# Dataset extract

===============

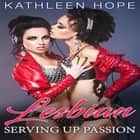 Lesbian: Serving Up Passion audiobook by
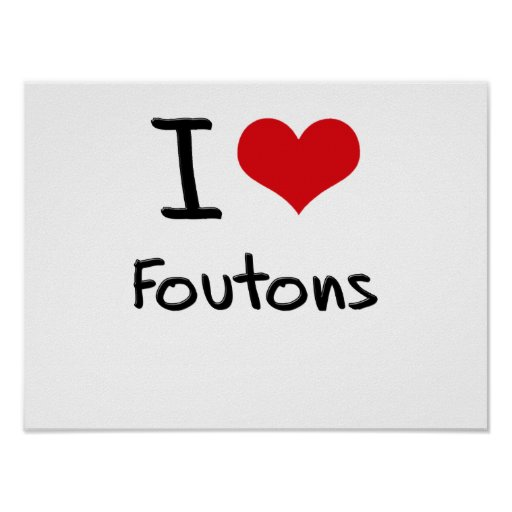 Amo Foutons Posters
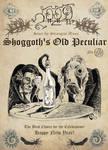 Shoggoth's Old Peculiar FULL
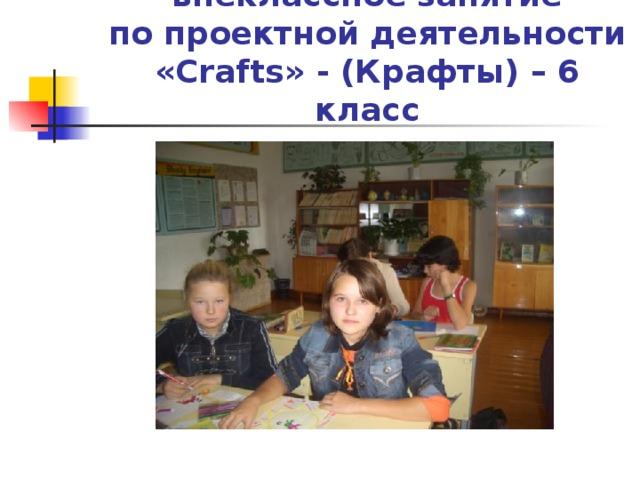 внеклассное занятие  по проектной деятельности  « Crafts » - (Крафты) – 6 класс
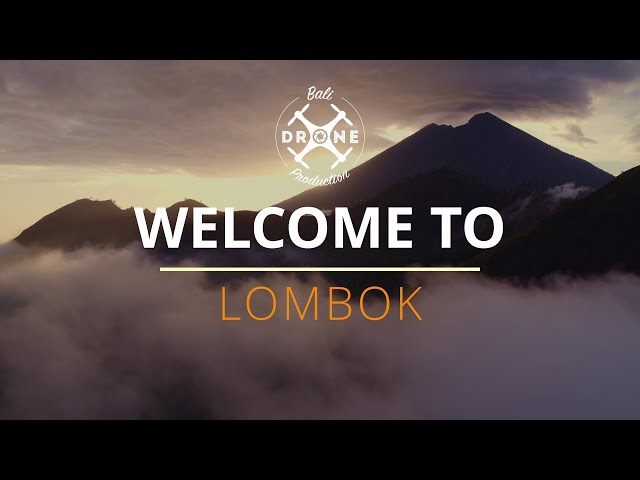 Welcome to Lombok - Best Places to visit - 4K - Drone Inspire 2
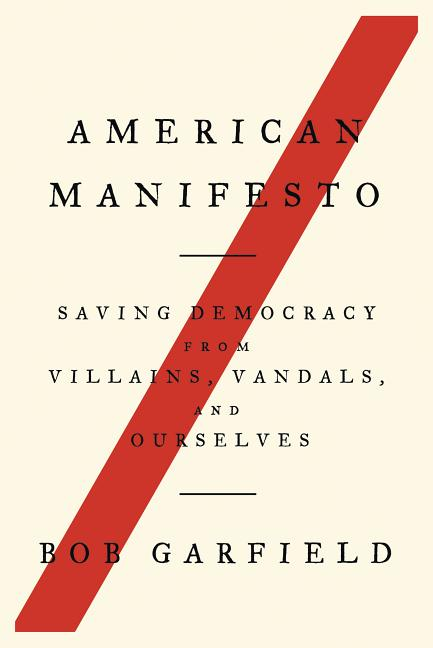 American Manifesto: Saving Democracy from Villains, Vandals, and Ourselves. Bob Garfield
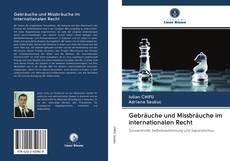 Gebräuche und Missbräuche im internationalen Recht的封面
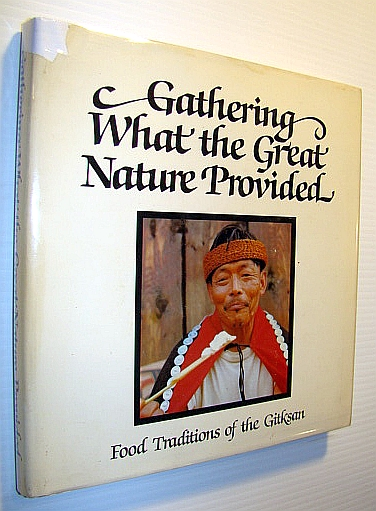 Image for Gathering What the Great Nature Provided: Food Traditions of the Gitksan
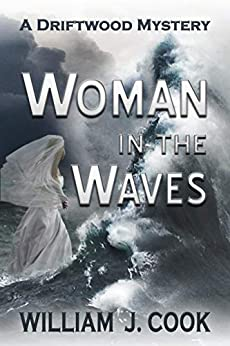 Woman in the Waves: A Driftwood Mystery (The Driftwood Mysteries Book 3) by [Cook, William]
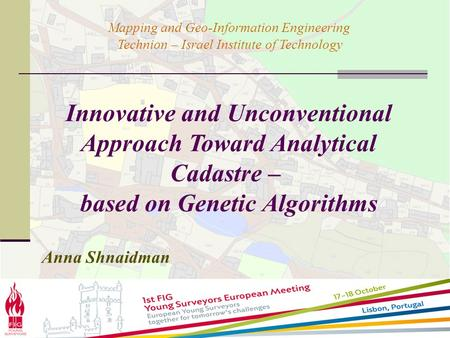 Innovative and Unconventional Approach Toward Analytical Cadastre – based on Genetic Algorithms Anna Shnaidman Mapping and Geo-Information Engineering.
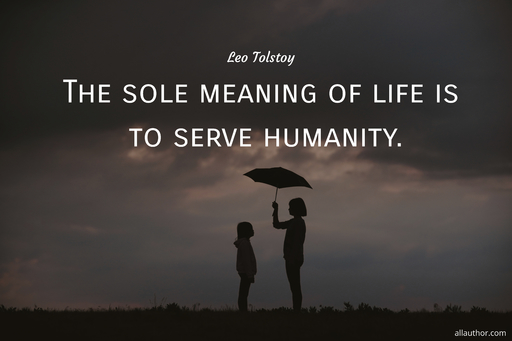 the sole meaning of life is to serve humanity...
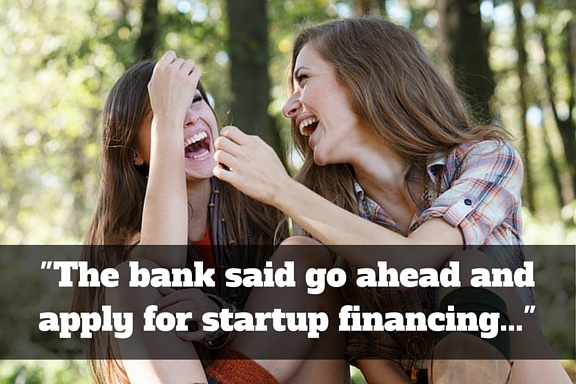 -The_bank_said_go_ahead_and_apply_for_startup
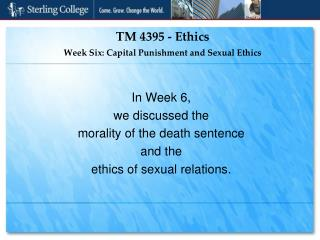 TM 4395 - Ethics Week Six: Capital Punishment and Sexual Ethics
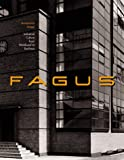 Jaeggi, Annemarie: Fagus: Industrial Culture from Werkbund to Bauhaus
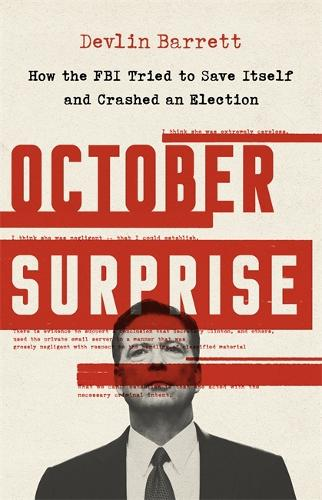 October Surprise: How the FBI Tried to Save Itself and Crashed an Election (Hardback)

===============

Taking the entries above, copy word for word the lines from the one with "Woman in the" up to and including the one with "Innovative and Unconventional", without any picture.

 Woman in the Waves: A Driftwood Mystery (The Driftwood Mysteries Book 3) by [Cook, William]
 Innovative and Unconventional Approach Toward Analytical Cadastre – based on Genetic Algorithms Anna Shnaidman Mapping and Geo-Information Engineering.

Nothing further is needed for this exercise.